Ada pula risiko bahwa sosial media dapat digunakan untuk menyebarkan informasi yang tidak akurat atau hoaks, yang pada akhirnya merusak proses demokrasi. Dalam konteks politik, hoaks sering digunakan sebagai alat kampanye negatif untuk mendiskreditkan lawan politik. Kampanye negatif ini, yang sering kali tidak didukung oleh bukti faktual, dapat dengan mudah tersebar luas di media sosial, mengingat sifat viral dari platform tersebut (Yusuf, 2021). Akibatnya, masyarakat menjadi lebih sulit membedakan antara fakta dan opini, yang dapat menciptakan lingkungan politik yang penuh dengan konflik, ketidakpercayaan, dan ketidakpastian. Selain itu, dampak dari kampanye negatif ini dapat merusak reputasi kandidat tanpa memberikan ruang untuk klarifikasi yang memadai, sehingga memperburuk kualitas diskursus politik.
Di luar itu, fenomena "filter bubble" juga menjadi perhatian serius dalam konteks media sosial dan demokrasi. Algoritma sosial media cenderung menyajikan konten yang sejalan dengan preferensi pengguna berdasarkan data aktivitas mereka, seperti riwayat pencarian atau interaksi sebelumnya (Saputra, 2024). Hal ini secara tidak langsung menciptakan lingkungan informasi yang terisolasi, di mana pengguna hanya terpapar pada sudut pandang yang mereka setujui, tanpa adanya paparan terhadap pandangan alternatif.
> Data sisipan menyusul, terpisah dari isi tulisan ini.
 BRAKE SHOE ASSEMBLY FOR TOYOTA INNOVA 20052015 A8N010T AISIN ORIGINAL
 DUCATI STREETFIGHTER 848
Akibatnya, dialog yang konstruktif antara pendukung kandidat yang berbeda menjadi terhambat. Dalam jangka panjang, hal ini memperkuat polarisasi politik, melemahkan semangat pluralisme, dan mengurangi kapasitas masyarakat untuk memahami kompleksitas isu-isu politik. Oleh karena itu, meskipun media sosial memiliki potensi besar untuk meningkatkan partisipasi demokratis, risiko yang ditimbulkannya juga perlu diantisipasi dengan kebijakan dan edukasi digital yang memadai.
Kesimpulan
Kampanye Gibran Rakabuming Raka sebagai calon Wakil Presiden menunjukkan bagaimana pencitraan politik di era sosial media dapat membentuk persepsi publik secara signifikan. Dengan memanfaatkan platform seperti Instagram, Twitter, dan TikTok, Gibran berhasil membangun citra sebagai pemimpin muda yang dekat dengan rakyat (Firmansyah, 2023). Namun, keberhasilan ini juga menimbulkan tantangan bagi demokrasi, terutama dalam memastikan bahwa pencitraan tidak menggantikan substansi kebijakan (Wibowo, 2024).
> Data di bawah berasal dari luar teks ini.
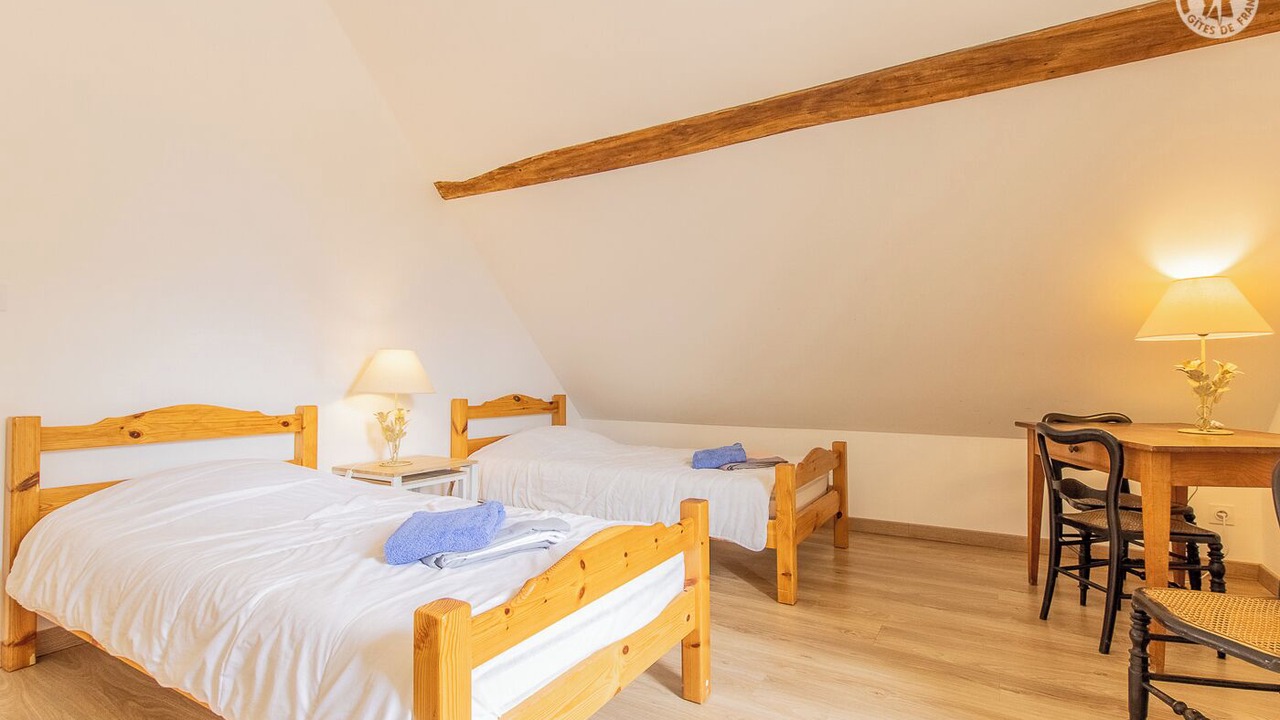 Photo of Bedroom in Saint-Bonnet-de-Joux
Di masa depan, penting bagi politisi dan masyarakat untuk menemukan keseimbangan antara pencitraan dan substansi dalam komunikasi politik. Hanya dengan demikian, sosial media dapat menjadi alat yang memperkuat demokrasi, bukan sekadar panggung untuk pertarungan popularitas (Saputra, 2024).
Sebagai langkah selanjutnya, pemerintah dan lembaga terkait dapat memperkuat literasi digital di kalangan masyarakat untuk meminimalkan dampak negatif sosial media terhadap politik. Dengan masyarakat yang lebih kritis, diharapkan proses demokrasi di Indonesia dapat berjalan lebih sehat dan inklusif, sekaligus membuka ruang bagi politik yang lebih berorientasi pada solusi nyata, bukan sekadar pencitraan (Rahmawati, 2023).
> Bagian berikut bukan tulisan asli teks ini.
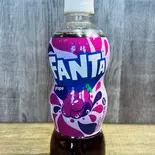 ファンタグレープ(北海らむしゃぶ×厳選ぶたしゃぶ 菜々亭)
partisipasi masyarakat juga perlu didorong untuk tidak hanya mengandalkan sosial media dalam mengenali kandidat. Diskusi publik yang melibatkan berbagai elemen masyarakat dapat menjadi sarana untuk menggali lebih dalam visi, misi, dan program kerja kandidat. Dengan demikian, pemilu dapat menjadi ajang kompetisi gagasan, bukan sekadar kompetisi popularitas. Dalam jangka panjang, hal ini akan memperkuat institusi demokrasi Indonesia dan menciptakan budaya politik yang lebih sehat (Setiawan, 2021).